§ **SOURCE EXTRACT**
# # # # # # #
I can't stand large crowds of people surrounding me, hence I can't go to estate sales or things like that. Always need to sit in a corner with my back to the wall in a restaurant. Can't drink scotch or gin. Never learned to dance properly. Horrible sense of rhythm. My glasses are always dirty. I snore. Continuously flatulent. Leslie says that I can even do both at the same time. Won't hang my own shirts up or put the cd's away.

I could go on and on but you get the idea. If Honest Abe was right and a multitude of vices are indeed a true measure of a man's good character, with my laundry list I rank right up there with MLK and Mother Theresa.

Yours in deficiency,

Robert


8 comments:

Anonymous said...

I live an hour and a half away, and I know this because I have visited her.

I should actually see her sometime this month.

Liz

Anonymous said...

is that a picture of your wife ? (I have never met her)
# # # # # # #
§ **SOURCE DATA**

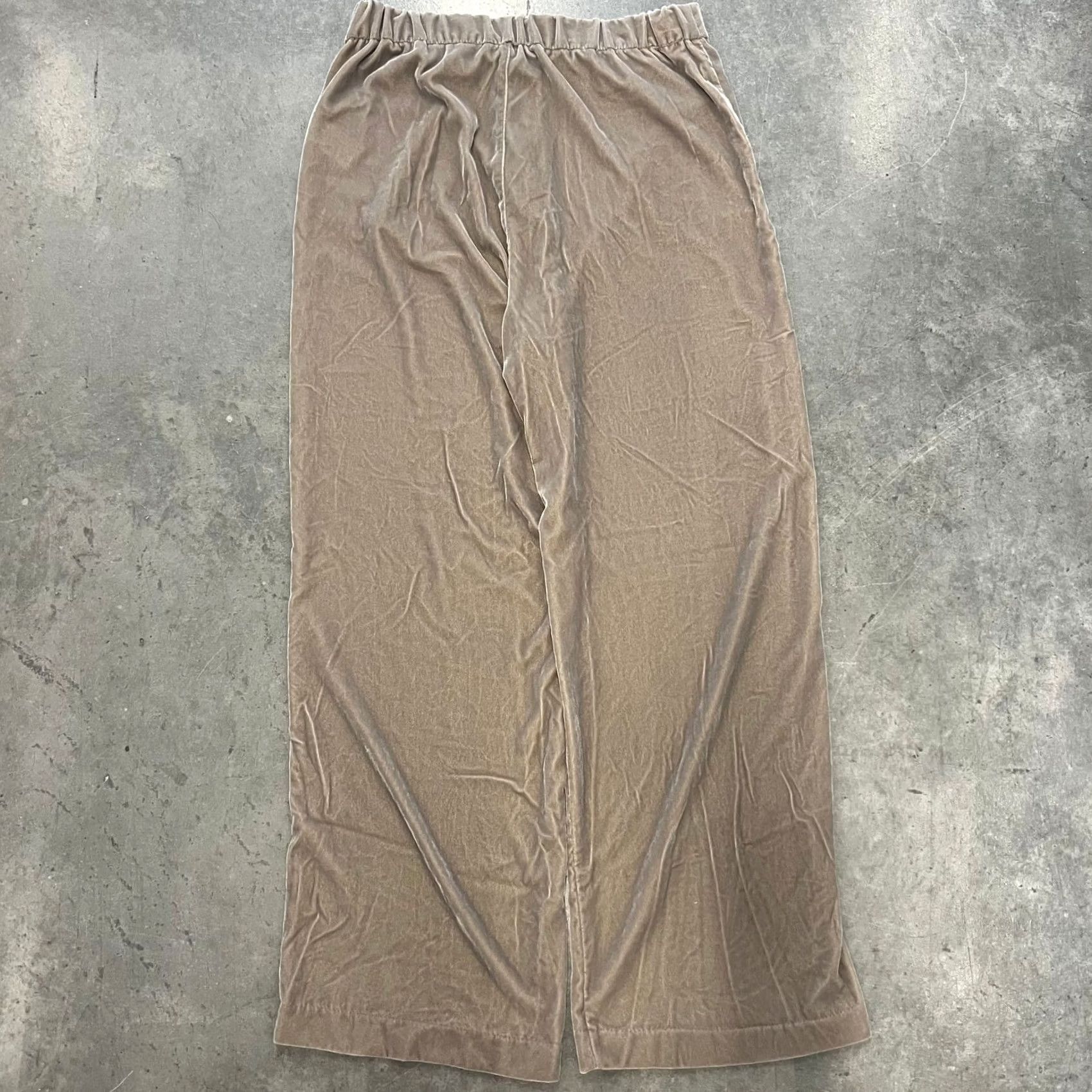 Gap VINTAGE Gap Velour Wide Leg High Waist Flare Beige Trouser Pants 10 Women Modern Comfort Relaxed Pull On Optical Brown? Size 32" / US 10 / IT 46 - 3 Thumbnail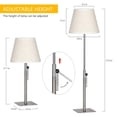 thumbnail image 6 of Adjustable Bedside Metal Table Lamp, Fabric Shade with Square Base - Silver, 6 of 8
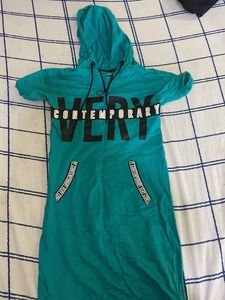 Turquoise Hoodie Dress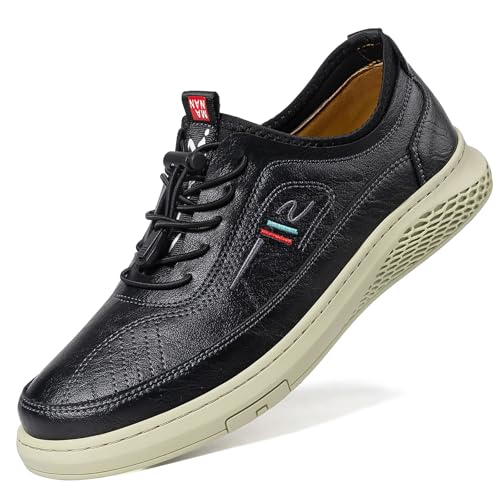 Moodeng Mens Dress Shoes Leather Causal Oxfords Lightweight Formal Business Oxfords Adjustable Lacing Derby Shoes Comfortable Walking Loafers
# # # # # # #
§ **ACTIVITY A**
Retype the blog post on personal vices from "I could go on" up to and including "sometime this month.".
§ **ACTIVITY B**
Write what comes next in the blog post on personal vices, starting after its last line.
The listing has no connection to the blog post on personal vices.

§ **REPLY A**
I could go on and on but you get the idea. If Honest Abe was right and a multitude of vices are indeed a true measure of a man's good character, with my laundry list I rank right up there with MLK and Mother Theresa.

Yours in deficiency,

Robert


8 comments:

Anonymous said...

I live an hour and a half away, and I know this because I have visited her.

I should actually see her sometime this month.

§ **REPLY B**
I, of course have a pretty good take on my list of deficiencies. I am a serial interrupter. THIS IS FINE BECAUSE WHAT YOU HAVE TO SAY IS MORE IMPORTANT I occasionally use my business card, if not my little finger, to dislodge bits of foodstuff caught between my teeth at the dinner table. ONLY A PROBLEM IF YOU THEN GIVE THE CARD TO A PROSPECTIVE CLIENT I have been known after bathing to sit my wet ass down on the toilet seat, even after repeated warnings. TOUGH (ONLY A PROBLEM FOR WOMEN NO DOUBT) I have limited facility with hand tools. WE ARE NEW YORKERS NOT RED NECKS WITH POWER TOOLS I could no sooner fix a car than I could write the Magna Carta. JOIN THE CLUB - THAT IS WHY THEY HAVE MECHANICS WITH TERMINALLY DIRT FINGERNAILS My rule in life is buy nothing that you have to either fix or back up. I can't cook. WHY THEY HAVE WIFE'S AND RESTAURANTS Little tolerance for the mentally weak. OBVIOUSLY My cursive writing is near impossible to decipher. ME TOO, THINK DOCTORI have gotten so fat that a sideways look in the mirror will send me into some sort of paralytic shock so I don't. (NO COMMENT) Toenail trimming has also become exceedingly more difficult.COULD BE AN ISSUE

dg

Helen Killeen Bauch McHargue said...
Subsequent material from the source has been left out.